任务要求:
1 – 根据下方原文摘录回答以下问题,每题一行:
(a) 作者提到 nagios 默认不支持画图时可以搭配哪个工具?
(b) 博主以哪种监控脚本为例介绍 pnp4nagios 自定义模板?
(c) 脚本中 STATE_CRITICAL 被赋予什么值?
2 – 请从“nagios监控使用pnp4nagios自定义模板画图实例”开始,一直到“自定义模板实现美观的监控图。”为止,一字不差地抄录下方原文摘录中的这一段。

原文摘录:
┄┄┄┄┄┄┄┄┄┄┄┄┄┄┄┄┄┄┄┄

1. 首页
  2. 系统运维
  3. Nagios

nagios监控使用pnp4nagios自定义模板画图实例

现在使用zabbix的人很多,不过我觉得如果服务器监控数量不多,老牌监控系统nagios还是很不错的。nagios报警功能非常强大,而且程序小巧,资源占用小。nagios默认不支持画图,可以搭配cacti,不过搭建比较复杂。个人还是习惯用pnp4nagios。

nagios和pnp4nagios的一键安装脚本参考我的github:https://github.com/zhangnq/nagios/tree/master/setup

pnp4nagios默认图非常不美观,如果监控项中有多个数据项,pnp4nagios会分别显示多个。这里博主用监控内存脚本为例介绍如何使用pnp4nagios自定义模板实现美观的监控图。

nagios客户端

客户端上需要添加内存监控的脚本,默认插件不提供。

1、添加内存监控脚本,内容类似如下:

#!/bin/bash

#nagios exit code
STATE_OK=0
STATE_WARNING=1
STATE_CRITICAL=2
STATE_UNKNOWN=3

help () {
        local command=`basename $0`
        echo "NAME
        ${command} -- check memory status
SYNOPSIS
        ${command} [OPTION]
DESCRIPTION
        -w warning=
        -c critical=
USAGE:
        $0 -w 50% -c 60%" 1>&2
        exit ${STATE_WARNING}
}

check_num () {
        local num_str="$1"
        echo ${num_str}|grep -E '^[0-9]+$' >/dev/null 2>&1 || local stat='not a positive integers!'
        if [ "${stat}" = 'not a positive integers!' ];then
                echo "${num_str} ${stat}" 1>&2
                exit ${STATE_WARNING}
        else
                local num_int=`echo ${num_str}*1|bc`
                if [ ${num_int} -lt 0 ];then
                        echo "${num_int} must be greater than 0!" 1>&2
                        exit ${STATE_WARNING}
                fi
        fi
}

#input
while getopts w:c: opt
do
        case "$opt" in
        w) 
                warning=$OPTARG
                warning_num=`echo "${warning}"|sed  's/%//g'`
                check_num "${warning_num}"
        ;;
        c) 
                critical=$OPTARG
                critical_num=`echo "${critical}"|sed  's/%//g'`
                check_num "${critical_num}"
        ;;
        *) help;;
        esac
done
shift $[ $OPTIND - 1 ]

[ $# -gt 0 -o -z "${warning_num}" -o -z "${critical_num}" ] && help

if [ -n "${warning_num}" -a -n "${critical_num}" ];then
        if [ ${warning_num} -ge ${critical_num} ];then
                echo "-w ${warning} must lower than -c ${critical}!" 1>&2
                exit ${STATE_UNKNOWN}
        fi
fi

datas=`awk -F':|k' '$2~/[0-9]+/{datas[$1]=$2}END{for (data in datas) {print data"="datas[data]}}' /proc/meminfo | grep -Ev '[)|(]'`

var=`echo "${datas}"|sed 's/ //g'`
eval "${var}"

┄┄┄┄┄┄┄┄┄┄┄┄┄┄┄┄┄┄┄┄

数据内容:
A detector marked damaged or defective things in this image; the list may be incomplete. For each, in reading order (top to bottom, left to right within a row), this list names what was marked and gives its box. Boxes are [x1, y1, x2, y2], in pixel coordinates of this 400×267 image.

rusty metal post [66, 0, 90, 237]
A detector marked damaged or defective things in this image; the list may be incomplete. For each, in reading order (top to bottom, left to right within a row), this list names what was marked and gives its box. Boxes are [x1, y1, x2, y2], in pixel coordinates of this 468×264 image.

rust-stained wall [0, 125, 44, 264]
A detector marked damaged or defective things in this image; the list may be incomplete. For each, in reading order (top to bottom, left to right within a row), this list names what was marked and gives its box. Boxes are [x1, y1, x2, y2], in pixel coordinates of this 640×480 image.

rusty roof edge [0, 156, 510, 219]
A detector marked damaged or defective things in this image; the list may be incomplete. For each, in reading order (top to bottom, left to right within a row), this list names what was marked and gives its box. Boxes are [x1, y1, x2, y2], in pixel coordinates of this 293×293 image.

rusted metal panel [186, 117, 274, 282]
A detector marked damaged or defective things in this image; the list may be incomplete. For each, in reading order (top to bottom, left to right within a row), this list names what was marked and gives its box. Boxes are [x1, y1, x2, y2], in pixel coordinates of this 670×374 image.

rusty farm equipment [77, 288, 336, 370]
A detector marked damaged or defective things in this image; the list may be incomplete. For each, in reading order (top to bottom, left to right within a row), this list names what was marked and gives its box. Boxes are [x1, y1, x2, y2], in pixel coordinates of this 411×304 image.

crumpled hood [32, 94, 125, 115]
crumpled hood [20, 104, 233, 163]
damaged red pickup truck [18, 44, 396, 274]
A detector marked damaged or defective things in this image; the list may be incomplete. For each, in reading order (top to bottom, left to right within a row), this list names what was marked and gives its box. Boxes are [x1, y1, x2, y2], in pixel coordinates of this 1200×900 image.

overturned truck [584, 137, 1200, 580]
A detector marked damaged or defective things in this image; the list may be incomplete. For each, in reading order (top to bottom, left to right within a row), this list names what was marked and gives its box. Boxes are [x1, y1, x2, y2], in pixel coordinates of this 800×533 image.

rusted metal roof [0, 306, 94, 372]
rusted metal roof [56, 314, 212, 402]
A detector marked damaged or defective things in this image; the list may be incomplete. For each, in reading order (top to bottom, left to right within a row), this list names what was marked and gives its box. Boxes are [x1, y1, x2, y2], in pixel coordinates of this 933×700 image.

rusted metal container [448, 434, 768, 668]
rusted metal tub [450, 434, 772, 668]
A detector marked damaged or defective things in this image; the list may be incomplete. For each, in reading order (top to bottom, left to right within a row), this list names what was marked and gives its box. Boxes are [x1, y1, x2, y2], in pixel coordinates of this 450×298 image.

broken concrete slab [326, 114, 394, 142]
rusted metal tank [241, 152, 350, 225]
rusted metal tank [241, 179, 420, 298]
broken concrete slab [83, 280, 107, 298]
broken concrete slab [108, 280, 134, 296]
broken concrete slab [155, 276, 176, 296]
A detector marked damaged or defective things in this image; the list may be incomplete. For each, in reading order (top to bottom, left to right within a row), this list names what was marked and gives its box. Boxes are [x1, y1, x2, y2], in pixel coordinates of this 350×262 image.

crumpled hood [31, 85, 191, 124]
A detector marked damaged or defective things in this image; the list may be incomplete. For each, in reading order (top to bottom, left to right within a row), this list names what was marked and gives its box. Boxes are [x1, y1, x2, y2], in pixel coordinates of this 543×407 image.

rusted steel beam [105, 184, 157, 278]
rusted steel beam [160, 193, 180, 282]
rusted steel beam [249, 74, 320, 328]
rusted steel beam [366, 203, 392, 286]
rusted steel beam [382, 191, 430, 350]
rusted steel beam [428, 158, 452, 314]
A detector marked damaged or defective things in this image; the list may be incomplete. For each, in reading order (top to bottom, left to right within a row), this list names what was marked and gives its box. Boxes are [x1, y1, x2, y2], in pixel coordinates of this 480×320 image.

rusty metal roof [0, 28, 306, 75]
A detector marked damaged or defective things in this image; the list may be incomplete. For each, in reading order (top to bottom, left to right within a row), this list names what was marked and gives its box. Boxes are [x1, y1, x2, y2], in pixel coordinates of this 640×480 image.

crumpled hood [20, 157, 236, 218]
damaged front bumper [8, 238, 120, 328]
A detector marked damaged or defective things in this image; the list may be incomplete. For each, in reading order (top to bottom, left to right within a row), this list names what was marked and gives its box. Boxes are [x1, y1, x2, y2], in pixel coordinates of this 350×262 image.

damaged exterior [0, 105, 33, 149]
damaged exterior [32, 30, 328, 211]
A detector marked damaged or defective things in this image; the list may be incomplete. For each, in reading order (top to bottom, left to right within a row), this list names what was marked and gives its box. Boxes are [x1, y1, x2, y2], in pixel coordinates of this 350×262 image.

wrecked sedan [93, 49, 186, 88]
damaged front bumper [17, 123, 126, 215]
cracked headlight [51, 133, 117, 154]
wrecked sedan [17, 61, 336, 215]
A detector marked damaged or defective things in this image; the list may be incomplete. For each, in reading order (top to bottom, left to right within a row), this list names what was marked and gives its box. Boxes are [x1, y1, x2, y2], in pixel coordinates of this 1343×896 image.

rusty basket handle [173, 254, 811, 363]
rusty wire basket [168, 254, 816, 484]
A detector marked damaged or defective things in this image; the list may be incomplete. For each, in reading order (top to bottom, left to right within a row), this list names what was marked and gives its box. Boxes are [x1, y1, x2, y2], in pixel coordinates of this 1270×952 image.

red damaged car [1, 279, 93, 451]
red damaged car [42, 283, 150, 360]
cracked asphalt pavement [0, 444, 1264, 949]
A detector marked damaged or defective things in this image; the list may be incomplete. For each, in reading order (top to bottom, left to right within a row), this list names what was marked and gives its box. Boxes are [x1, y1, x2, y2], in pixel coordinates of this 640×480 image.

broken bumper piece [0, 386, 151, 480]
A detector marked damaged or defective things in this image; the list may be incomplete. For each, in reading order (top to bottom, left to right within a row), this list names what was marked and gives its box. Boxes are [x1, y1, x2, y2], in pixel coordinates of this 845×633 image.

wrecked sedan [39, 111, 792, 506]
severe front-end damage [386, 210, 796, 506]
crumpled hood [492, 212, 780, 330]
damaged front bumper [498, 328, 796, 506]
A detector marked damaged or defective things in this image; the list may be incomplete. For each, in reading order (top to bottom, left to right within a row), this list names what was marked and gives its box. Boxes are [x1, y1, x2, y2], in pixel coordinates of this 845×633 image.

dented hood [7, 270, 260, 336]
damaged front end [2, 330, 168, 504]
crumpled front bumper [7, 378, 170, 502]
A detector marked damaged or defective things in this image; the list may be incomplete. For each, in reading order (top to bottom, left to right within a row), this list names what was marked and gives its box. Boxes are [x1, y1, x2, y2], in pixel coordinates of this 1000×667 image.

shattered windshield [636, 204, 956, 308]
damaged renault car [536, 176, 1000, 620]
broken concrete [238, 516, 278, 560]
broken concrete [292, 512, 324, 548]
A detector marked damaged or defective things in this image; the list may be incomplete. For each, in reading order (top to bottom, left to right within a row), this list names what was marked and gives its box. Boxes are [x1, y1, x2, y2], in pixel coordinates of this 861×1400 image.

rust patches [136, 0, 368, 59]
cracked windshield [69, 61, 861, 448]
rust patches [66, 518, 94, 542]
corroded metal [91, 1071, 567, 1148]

┄┄┄┄┄┄┄┄┄┄┄┄┄┄┄┄┄┄┄┄

逐题答案:
1 –
(a) cacti
(b) 监控内存的脚本
(c) 2

2 –
nagios监控使用pnp4nagios自定义模板画图实例

现在使用zabbix的人很多,不过我觉得如果服务器监控数量不多,老牌监控系统nagios还是很不错的。nagios报警功能非常强大,而且程序小巧,资源占用小。nagios默认不支持画图,可以搭配cacti,不过搭建比较复杂。个人还是习惯用pnp4nagios。

nagios和pnp4nagios的一键安装脚本参考我的github:https://github.com/zhangnq/nagios/tree/master/setup

pnp4nagios默认图非常不美观,如果监控项中有多个数据项,pnp4nagios会分别显示多个。这里博主用监控内存脚本为例介绍如何使用pnp4nagios自定义模板实现美观的监控图。